Crime & Gun Control

Rethinking Spousal Abuse Laws

Some legal experts are warning that spousal abuse laws are having unintended consequences. Prosecutors are going after husbands who may only have tried to restrain their wives during a domestic dispute. And some law enforcement authorities say the laws force them to prosecute, even if a wife takes her husband's side and refuses to file charges.

Moreover, research shows that spousal abuse is far less common than activists for battered women contend.

  • Data from the Justice Department and the Centers for Disease Control and Prevention suggest that less than 1 percent of women's emergency-room visits are due to assaults by male partners.

  • About ten times as many women are injured in auto accidents as are victims of spousal abuse.

  • Pamphlets distributed by family violence programs stress that one doesn't have to be hit to be abused and broaden the definition of abuse to include "calling you names," "criticizing you for small things," or "making you feel bad about yourself."

  • Many states and jurisdictions now mandate arrests in cases of domestic disputes.
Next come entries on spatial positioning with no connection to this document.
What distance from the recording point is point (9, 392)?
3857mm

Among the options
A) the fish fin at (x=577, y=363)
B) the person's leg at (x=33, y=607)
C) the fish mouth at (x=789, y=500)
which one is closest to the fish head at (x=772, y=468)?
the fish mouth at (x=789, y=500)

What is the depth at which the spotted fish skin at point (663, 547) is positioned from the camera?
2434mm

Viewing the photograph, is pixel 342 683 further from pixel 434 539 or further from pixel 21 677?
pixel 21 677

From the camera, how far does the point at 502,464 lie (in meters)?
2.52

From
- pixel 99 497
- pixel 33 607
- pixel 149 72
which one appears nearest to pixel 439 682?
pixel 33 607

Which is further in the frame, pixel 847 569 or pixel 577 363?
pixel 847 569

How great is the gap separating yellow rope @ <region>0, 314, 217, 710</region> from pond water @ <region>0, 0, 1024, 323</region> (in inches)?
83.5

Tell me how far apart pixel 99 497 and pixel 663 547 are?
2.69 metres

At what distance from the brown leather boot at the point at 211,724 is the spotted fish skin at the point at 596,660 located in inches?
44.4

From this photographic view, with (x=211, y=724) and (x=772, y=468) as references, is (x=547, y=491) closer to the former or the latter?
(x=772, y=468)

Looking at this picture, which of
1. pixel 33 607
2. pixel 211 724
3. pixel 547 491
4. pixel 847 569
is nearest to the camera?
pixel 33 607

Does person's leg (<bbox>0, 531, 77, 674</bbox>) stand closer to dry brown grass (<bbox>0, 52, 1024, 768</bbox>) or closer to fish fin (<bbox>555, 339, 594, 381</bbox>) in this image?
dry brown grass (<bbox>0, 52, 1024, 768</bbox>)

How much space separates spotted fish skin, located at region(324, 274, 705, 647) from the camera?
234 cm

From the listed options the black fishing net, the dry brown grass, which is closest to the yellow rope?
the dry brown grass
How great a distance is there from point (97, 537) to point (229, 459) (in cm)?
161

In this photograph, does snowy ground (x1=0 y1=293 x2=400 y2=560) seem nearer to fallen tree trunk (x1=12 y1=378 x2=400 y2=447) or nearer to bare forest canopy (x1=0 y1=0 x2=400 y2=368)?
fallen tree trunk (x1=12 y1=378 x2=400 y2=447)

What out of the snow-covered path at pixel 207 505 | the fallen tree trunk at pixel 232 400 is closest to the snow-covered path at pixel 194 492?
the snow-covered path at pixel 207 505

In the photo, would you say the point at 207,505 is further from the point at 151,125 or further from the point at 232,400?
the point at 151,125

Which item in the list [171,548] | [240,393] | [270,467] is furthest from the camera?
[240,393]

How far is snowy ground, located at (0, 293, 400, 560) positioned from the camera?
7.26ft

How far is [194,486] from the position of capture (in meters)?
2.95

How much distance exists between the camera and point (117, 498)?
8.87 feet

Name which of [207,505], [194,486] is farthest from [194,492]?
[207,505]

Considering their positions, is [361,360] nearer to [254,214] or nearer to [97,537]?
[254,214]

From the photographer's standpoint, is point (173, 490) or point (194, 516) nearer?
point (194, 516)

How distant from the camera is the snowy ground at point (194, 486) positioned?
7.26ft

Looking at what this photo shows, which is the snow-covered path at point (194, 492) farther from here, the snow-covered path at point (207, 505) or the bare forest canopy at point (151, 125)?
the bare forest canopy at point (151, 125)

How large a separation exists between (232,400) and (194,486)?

A former prosecutor in Hamilton County, Ohio, estimates that a state law requiring police responding to a domestic call either to make an arrest or file a report why no arrest was made increased his docket of domestic cases from 10 percent to 40 percent of all cases. He says that push-and-shove cases and yelling matches are making criminals out of otherwise law-abiding citizens.

Mandatory arrest laws have also led to a rise in the number of women being arrested for domestic assault. In some states, women now account for one-quarter of all such arrests.

In Massachusetts, less than half of the 60,000 restraining orders issued in domestic abuse cases annually involve an allegation of physical abuse.